During due diligence reviews, ESG-related information (e.g., via questionnaires or checklists) may be obtained. These are generally not externally verified or thoroughly examined.

SOL Drei neither promotes environmental nor social characteristics (Art. 8 Disclosure Regulation) and does not pursue sustainable investments within the meaning of Art. 9 Disclosure Regulation. Therefore, SOL Capital may, at its own discretion, decide to invest despite existing sustainability risks or refrain from doing so. Where appropriate, risk mitigation measures may be implemented, taking into account the principle of proportionality and the respective transaction context.

No consideration of adverse impacts (Art. 4 Disclosure Regulation)

“Sustainability factors” include environmental, social, and employee matters, human rights, as well as anti-corruption and anti-bribery issues. Due to the broad investment spectrum and varying investment volumes, a comprehensive assessment of adverse impacts of investment decisions on sustainability factors would currently only be possible with disproportionate effort. Therefore, SOL Capital does not systematically consider them at this time (Art. 4 para. 1 lit. b Disclosure Regulation).
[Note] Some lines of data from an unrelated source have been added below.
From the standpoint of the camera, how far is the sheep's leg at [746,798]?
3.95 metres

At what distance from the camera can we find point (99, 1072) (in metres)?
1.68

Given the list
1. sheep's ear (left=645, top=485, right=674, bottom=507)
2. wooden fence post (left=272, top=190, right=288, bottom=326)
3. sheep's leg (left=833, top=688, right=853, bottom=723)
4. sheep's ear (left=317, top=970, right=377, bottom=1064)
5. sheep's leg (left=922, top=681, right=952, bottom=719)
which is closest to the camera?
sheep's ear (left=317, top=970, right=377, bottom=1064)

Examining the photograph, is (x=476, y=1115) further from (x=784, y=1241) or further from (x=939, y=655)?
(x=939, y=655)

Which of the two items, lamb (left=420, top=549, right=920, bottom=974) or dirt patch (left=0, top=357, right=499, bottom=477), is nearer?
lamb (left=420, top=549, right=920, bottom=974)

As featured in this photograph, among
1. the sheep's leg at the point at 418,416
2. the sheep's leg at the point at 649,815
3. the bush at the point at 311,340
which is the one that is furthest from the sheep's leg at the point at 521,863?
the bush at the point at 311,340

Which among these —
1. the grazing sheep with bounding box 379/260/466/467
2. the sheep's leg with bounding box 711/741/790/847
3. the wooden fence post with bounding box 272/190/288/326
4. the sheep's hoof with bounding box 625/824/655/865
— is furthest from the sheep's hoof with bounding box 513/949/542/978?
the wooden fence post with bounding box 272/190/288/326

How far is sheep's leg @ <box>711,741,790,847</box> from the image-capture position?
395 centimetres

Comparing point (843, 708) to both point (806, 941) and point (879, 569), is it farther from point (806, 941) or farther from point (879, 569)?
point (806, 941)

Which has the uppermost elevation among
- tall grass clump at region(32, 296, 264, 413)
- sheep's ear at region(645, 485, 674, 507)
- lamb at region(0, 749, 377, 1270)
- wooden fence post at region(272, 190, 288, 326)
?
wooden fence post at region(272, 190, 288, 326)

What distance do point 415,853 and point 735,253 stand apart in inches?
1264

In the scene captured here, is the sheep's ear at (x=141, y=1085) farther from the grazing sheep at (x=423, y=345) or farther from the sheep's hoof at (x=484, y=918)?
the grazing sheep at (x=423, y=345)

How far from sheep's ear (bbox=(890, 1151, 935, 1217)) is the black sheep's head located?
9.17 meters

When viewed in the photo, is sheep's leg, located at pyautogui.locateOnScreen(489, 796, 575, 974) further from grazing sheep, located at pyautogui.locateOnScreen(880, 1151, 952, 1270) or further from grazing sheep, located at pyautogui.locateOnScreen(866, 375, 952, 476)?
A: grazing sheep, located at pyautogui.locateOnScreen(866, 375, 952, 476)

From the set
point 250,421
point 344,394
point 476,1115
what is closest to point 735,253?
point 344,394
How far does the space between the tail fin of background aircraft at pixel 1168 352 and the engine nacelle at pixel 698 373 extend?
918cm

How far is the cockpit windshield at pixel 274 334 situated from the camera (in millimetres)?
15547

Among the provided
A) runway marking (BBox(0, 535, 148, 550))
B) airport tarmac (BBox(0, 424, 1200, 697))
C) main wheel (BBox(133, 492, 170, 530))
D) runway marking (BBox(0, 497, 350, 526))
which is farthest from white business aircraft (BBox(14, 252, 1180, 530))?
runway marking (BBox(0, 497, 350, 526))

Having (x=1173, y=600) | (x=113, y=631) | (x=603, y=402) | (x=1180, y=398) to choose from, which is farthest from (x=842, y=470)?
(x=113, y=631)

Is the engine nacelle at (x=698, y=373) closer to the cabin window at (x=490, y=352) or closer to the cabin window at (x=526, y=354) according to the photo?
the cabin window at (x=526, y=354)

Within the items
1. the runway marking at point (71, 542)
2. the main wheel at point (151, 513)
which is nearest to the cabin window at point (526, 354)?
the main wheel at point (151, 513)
Nevertheless, potential negative impacts on sustainability factors may be reviewed and considered in the decision-making process as part of due diligence or risk management. The decision to invest despite negative impacts remains at the discretion of SOL Capital.

Remuneration policy (Art. 5 Disclosure Regulation)

Sustainability risks are currently not incorporated into the remuneration policy of SOL Capital.